Karl Rove believes that Sarah Palin will run for president. Many other political observers have said the same thing, even as the former Alaska governor and 2008 vice presidential nominee has remained coy about her intentions.
I’ve had my doubts. Palin has done very little of the legwork required to mount a competitive bid for the Republican nomination. She has watched other candidates come in and grab slices of her Tea Party base. And like Mike Huckabee, who declined to run earlier this year, she has achieved a celebrity status that might be more appealing than the rigors of a campaign.
Palin has emerged as a kingmaker in conservative and Republican politics, however. The possibility that she might run for president maximizes her leverage, so she needs to keep that possibility open for as long as she can. That’s why I have tended to interpret her campaign-like activities, such as the trips to Iowa, as elaborate head fakes.
Until now. Palin’s repeated condemnations of “crony capitalism” are a not-too-subtle jab against Texas Gov. Rick Perry, who has emerged as a frontrunner in national Republican polls and has established himself as a Tea Party favorite in his own right. It doesn’t make much sense to attack the man who could be the Republican nominee, the candidate who might be the most logical person for Palin to endorse, unless she plans to run herself. ((Though obviously the criticism applies to Mitt Romney and Barack Obama as well.)

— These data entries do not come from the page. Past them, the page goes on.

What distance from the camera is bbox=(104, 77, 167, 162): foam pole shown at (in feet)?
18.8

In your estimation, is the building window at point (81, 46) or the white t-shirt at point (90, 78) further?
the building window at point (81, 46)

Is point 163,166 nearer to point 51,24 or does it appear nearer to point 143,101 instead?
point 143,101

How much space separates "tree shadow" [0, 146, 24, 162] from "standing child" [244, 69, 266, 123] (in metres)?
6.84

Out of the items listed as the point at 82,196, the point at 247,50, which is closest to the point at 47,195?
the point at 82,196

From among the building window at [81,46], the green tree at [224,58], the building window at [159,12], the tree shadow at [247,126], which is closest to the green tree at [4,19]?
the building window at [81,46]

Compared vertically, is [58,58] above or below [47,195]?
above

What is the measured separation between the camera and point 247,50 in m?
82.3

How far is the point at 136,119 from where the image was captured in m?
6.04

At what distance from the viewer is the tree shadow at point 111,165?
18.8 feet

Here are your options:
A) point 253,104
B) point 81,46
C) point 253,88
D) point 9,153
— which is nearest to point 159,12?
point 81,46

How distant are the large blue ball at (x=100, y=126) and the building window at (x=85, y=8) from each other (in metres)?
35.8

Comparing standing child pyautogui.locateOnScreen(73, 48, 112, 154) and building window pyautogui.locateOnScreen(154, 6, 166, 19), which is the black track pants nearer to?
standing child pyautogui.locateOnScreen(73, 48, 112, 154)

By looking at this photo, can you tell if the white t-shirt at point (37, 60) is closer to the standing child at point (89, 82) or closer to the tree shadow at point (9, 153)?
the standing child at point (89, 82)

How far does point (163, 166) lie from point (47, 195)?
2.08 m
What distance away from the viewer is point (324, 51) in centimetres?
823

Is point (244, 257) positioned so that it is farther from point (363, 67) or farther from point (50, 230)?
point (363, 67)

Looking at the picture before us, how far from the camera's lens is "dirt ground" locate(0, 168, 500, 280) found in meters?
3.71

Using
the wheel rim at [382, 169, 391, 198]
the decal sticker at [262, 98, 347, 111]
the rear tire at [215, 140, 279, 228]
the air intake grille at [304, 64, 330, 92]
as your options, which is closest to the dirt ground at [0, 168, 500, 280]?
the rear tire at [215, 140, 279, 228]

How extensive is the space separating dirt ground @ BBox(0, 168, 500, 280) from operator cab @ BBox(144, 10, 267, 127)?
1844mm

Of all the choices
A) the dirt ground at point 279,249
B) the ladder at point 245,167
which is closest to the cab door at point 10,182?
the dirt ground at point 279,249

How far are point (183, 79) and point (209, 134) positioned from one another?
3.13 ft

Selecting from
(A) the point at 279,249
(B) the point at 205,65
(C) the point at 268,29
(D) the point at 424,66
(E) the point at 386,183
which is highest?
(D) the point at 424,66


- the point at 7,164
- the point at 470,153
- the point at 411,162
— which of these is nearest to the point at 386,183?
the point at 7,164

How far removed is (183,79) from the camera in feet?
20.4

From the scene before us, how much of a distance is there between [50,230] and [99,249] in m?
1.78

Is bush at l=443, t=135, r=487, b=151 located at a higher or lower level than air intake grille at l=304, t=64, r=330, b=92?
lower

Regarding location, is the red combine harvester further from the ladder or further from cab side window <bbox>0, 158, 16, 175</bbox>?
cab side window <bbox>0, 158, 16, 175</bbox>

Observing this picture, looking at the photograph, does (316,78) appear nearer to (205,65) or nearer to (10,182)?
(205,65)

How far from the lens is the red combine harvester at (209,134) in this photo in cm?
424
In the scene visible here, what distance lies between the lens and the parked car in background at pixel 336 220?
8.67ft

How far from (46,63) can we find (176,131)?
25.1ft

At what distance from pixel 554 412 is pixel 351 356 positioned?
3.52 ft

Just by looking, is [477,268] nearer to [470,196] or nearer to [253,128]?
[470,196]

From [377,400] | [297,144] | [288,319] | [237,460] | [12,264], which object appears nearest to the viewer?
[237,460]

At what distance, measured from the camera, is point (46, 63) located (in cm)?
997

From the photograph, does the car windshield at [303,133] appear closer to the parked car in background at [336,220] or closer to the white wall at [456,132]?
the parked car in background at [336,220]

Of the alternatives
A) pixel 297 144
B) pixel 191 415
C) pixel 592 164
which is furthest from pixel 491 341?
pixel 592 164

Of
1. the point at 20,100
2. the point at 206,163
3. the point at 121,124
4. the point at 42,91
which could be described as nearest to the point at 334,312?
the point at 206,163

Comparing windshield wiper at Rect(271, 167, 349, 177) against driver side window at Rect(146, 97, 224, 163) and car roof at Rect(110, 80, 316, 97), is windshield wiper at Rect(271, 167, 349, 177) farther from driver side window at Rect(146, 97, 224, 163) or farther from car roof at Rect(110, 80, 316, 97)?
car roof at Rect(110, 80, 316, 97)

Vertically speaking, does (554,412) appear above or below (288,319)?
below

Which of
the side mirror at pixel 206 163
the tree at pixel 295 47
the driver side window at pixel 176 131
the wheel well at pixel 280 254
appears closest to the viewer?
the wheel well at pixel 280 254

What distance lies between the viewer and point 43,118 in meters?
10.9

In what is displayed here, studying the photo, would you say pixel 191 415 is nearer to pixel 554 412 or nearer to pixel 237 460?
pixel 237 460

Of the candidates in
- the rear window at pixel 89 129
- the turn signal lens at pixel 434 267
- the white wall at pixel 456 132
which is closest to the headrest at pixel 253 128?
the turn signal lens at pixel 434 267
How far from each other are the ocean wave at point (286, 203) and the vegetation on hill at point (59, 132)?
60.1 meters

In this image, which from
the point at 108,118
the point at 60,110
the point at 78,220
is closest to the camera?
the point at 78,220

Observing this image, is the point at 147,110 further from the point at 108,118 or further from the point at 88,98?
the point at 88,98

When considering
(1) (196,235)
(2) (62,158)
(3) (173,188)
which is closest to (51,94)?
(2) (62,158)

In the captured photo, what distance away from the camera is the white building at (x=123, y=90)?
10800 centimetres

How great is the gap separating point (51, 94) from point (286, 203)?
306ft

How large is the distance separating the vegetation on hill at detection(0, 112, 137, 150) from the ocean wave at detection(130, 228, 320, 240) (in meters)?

Palin might see the crony capitalism charge as one of Perry’s weak points. While Romney supposedly plans to hit Perry from the left on entitlements and from the right on immigration, Palin has the cred to potentially make this line of attack — simultaneously populist and libertarian — stick.
A Palin presidential campaign would be a big gamble at this point. Her poll numbers have fallen precipitously. Some of her supporters have moved on to other candidates, all of whom are more organized than she. An unsuccessful or embarrassing presidential candidacy would undermine her standing as a conservative leader (see Gingrich, Newt). She could effectively help Romney win the nomination.
Then again, Palin’s numbers could rise as soon as she announced. Supporters who have left for Perry or Michele Bachmann might return. All of the poll numbers from 2007, which showed Rudy Giuliani and then Fred Thompson in the lead while John McCain was dead in the water, proved pretty much useless in predicting the following year’s primary results. Who’s to say that the early numbers will be any more predictive this time around?
Our friends Jeff Lord and Pat Buchanan have both suggested Palin could follow the Nixon strategy. Richard Nixon could afford to declare late for the 1968 Republican nomination, allowing George Romney and others to implode on their own. Although their detractors have much in common, Palin is obviously not Nixon. But perhaps she has some tricks up her sleeve.